Task directions
In all the lines below, swap each "photograph" for "image", keep everything else unchanged, and leave the pictures out of your answer.

★ ★ ★ ★ ★ ★ ★

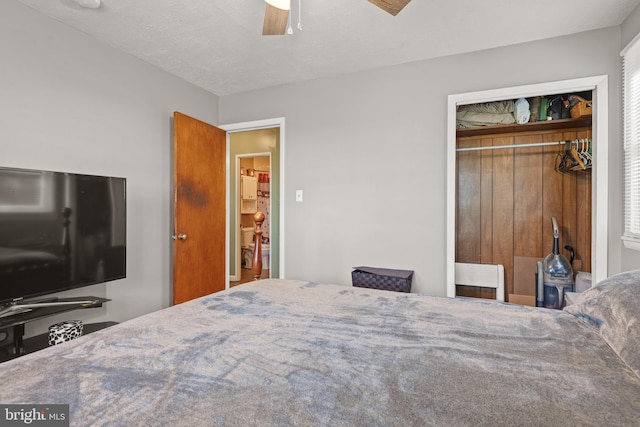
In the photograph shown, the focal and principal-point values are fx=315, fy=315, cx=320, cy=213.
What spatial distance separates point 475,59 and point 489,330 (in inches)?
101

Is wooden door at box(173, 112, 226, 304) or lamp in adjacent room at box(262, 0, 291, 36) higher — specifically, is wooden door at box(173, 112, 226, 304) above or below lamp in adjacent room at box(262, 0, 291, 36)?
below

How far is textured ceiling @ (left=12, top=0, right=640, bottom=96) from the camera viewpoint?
2.20 metres

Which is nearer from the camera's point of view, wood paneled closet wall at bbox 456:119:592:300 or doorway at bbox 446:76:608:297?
doorway at bbox 446:76:608:297

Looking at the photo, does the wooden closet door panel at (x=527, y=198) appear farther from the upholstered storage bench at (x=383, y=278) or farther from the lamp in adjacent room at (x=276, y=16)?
the lamp in adjacent room at (x=276, y=16)

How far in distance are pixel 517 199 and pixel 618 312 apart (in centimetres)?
261

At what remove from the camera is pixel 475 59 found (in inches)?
111

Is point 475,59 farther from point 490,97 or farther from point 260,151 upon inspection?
point 260,151

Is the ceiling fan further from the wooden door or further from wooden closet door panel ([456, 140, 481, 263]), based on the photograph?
wooden closet door panel ([456, 140, 481, 263])

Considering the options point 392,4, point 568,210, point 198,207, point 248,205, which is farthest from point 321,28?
point 248,205

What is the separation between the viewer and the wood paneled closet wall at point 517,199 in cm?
316

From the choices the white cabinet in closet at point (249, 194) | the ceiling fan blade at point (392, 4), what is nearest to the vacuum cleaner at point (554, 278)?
the ceiling fan blade at point (392, 4)

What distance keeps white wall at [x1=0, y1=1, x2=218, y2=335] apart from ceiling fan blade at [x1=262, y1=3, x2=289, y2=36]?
1662 millimetres
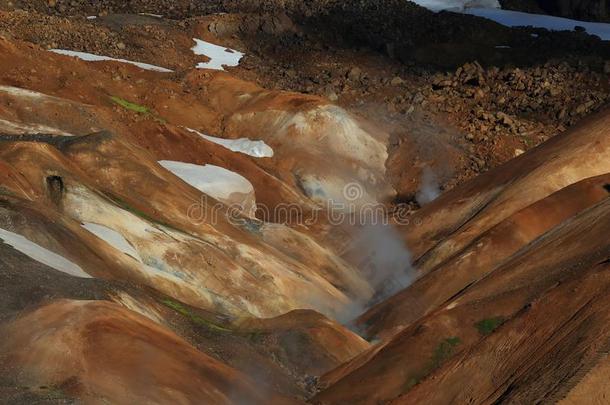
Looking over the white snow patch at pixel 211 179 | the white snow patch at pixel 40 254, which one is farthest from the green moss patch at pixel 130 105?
the white snow patch at pixel 40 254

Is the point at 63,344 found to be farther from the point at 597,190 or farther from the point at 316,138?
the point at 316,138

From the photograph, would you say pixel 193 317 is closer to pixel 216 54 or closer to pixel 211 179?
pixel 211 179

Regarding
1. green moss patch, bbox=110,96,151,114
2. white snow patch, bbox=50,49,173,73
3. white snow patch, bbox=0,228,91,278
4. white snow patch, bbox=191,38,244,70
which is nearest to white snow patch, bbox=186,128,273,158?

★ ★ ★ ★ ★ ★ ★

Exercise answer
In the image shown, the focal and principal-point values are fx=315, fy=315, cx=320, cy=213.
What spatial distance separates point 475,59 and point 489,330 (in inches)?
101

Is wooden door at box(173, 112, 226, 304) or lamp in adjacent room at box(262, 0, 291, 36) higher — specifically, is wooden door at box(173, 112, 226, 304) above or below lamp in adjacent room at box(262, 0, 291, 36)?
below

How far is textured ceiling @ (left=12, top=0, right=640, bottom=96) from the camera viewpoint?
2.20 metres

Which is nearer from the camera's point of view, wood paneled closet wall at bbox 456:119:592:300 or doorway at bbox 446:76:608:297?
doorway at bbox 446:76:608:297

Looking at the photo, does the wooden closet door panel at (x=527, y=198) appear farther from the upholstered storage bench at (x=383, y=278) or farther from the lamp in adjacent room at (x=276, y=16)?
the lamp in adjacent room at (x=276, y=16)

How far in distance are pixel 517 199 and pixel 618 312 apart (in centimetres)?
261

At what remove from the camera is pixel 475 59 found (in inches)?
111

Is point 475,59 farther from point 490,97 or farther from point 260,151 upon inspection?
point 260,151

Is the ceiling fan further from the wooden door or further from wooden closet door panel ([456, 140, 481, 263]), based on the image?
wooden closet door panel ([456, 140, 481, 263])

Considering the options point 392,4, point 568,210, point 198,207, point 248,205, which is farthest from point 321,28?
point 248,205

What is the separation between the viewer and the wood paneled closet wall at point 517,199 in cm?
316

From the choices the white cabinet in closet at point (249, 194) | the ceiling fan blade at point (392, 4), what is nearest to the vacuum cleaner at point (554, 278)?
the ceiling fan blade at point (392, 4)

What distance keeps white wall at [x1=0, y1=1, x2=218, y2=335] apart from ceiling fan blade at [x1=262, y1=3, x2=289, y2=36]?
1662 millimetres
Looking over the white snow patch at pixel 211 179 | the white snow patch at pixel 40 254, which one is farthest from the green moss patch at pixel 130 105?
the white snow patch at pixel 40 254

Is the point at 63,344 found to be farther from the point at 597,190 or farther from the point at 316,138?
the point at 316,138

From the image, would you say pixel 193 317 is closer to pixel 216 54 or closer to pixel 211 179?
pixel 211 179

Regarding
1. green moss patch, bbox=110,96,151,114
2. white snow patch, bbox=50,49,173,73
3. white snow patch, bbox=0,228,91,278
4. white snow patch, bbox=191,38,244,70
which is nearest to white snow patch, bbox=186,128,273,158?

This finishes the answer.